Spatial reasoning dataset excerpts

-- -- --

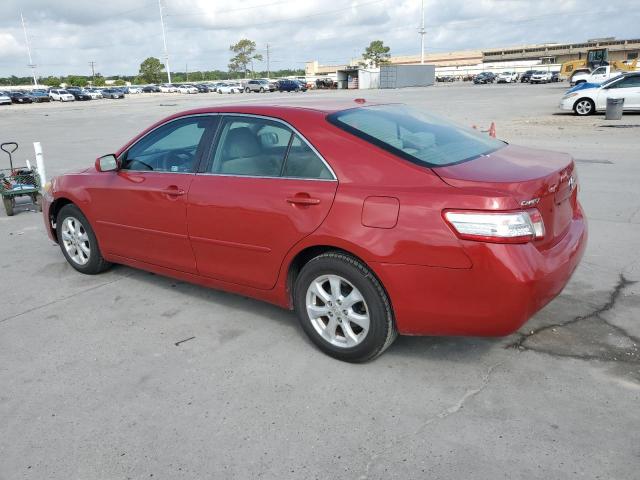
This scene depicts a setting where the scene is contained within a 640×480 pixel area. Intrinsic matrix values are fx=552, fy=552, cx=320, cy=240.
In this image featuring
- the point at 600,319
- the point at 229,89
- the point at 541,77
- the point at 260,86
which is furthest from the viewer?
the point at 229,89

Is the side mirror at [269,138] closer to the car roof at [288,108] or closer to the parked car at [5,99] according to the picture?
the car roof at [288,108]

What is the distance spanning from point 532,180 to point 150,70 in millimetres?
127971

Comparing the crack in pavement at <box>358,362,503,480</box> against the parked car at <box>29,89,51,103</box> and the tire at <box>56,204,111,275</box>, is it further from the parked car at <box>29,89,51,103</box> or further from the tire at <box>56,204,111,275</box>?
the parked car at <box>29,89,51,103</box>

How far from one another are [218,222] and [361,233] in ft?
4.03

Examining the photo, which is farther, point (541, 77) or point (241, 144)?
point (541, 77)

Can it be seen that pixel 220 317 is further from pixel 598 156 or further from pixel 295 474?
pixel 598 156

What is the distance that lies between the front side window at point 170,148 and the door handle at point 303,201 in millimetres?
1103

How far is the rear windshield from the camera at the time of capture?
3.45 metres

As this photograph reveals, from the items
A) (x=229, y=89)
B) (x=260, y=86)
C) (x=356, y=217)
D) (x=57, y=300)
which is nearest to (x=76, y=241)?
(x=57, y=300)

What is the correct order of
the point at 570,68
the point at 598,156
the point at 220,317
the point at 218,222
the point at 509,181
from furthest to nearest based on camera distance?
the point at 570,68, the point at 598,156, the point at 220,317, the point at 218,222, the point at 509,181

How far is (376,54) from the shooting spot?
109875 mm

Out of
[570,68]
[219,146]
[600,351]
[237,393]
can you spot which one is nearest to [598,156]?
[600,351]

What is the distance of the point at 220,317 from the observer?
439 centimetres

-- -- --

**Work instructions**
Can you give all the records again with every "millimetres" swapped for "millimeters", changing nothing else and leaving out the pictures?

**Reply**
This scene depicts a setting where the scene is contained within a 640×480 pixel area. Intrinsic matrix values are fx=552, fy=552, cx=320, cy=240.
In this image featuring
- the point at 600,319
- the point at 229,89
- the point at 541,77
- the point at 260,86
which is furthest from the viewer?
the point at 229,89

Is the side mirror at [269,138] closer to the car roof at [288,108] or closer to the parked car at [5,99] according to the picture?
the car roof at [288,108]

What is the distance spanning from point 532,180 to point 150,70 in millimeters?
127971

Comparing the crack in pavement at <box>358,362,503,480</box> against the parked car at <box>29,89,51,103</box> and the tire at <box>56,204,111,275</box>, is it further from the parked car at <box>29,89,51,103</box> or further from the tire at <box>56,204,111,275</box>?
the parked car at <box>29,89,51,103</box>

How far from one another are [218,222] and [361,233] in ft?
4.03

Examining the photo, which is farther, point (541, 77) or point (241, 144)?
point (541, 77)

Can it be seen that pixel 220 317 is further from pixel 598 156 or further from pixel 295 474?
pixel 598 156

What is the distance that lies between the front side window at point 170,148 and the door handle at point 303,201 in millimeters?
1103

How far is the rear windshield from the camera at the time of capture?
3.45 metres

As this photograph reveals, from the items
A) (x=229, y=89)
B) (x=260, y=86)
C) (x=356, y=217)
D) (x=57, y=300)
which is nearest to (x=76, y=241)?
(x=57, y=300)

What is the correct order of
the point at 570,68
the point at 598,156
the point at 220,317
the point at 218,222
the point at 509,181
from furthest to nearest based on camera distance?
the point at 570,68, the point at 598,156, the point at 220,317, the point at 218,222, the point at 509,181

How far is (376,54) from the shooting spot?
109875 mm

Out of
[570,68]
[219,146]
[600,351]
[237,393]
can you spot which one is nearest to [598,156]?
[600,351]

What is the distance of the point at 220,317 from the observer?
439 centimetres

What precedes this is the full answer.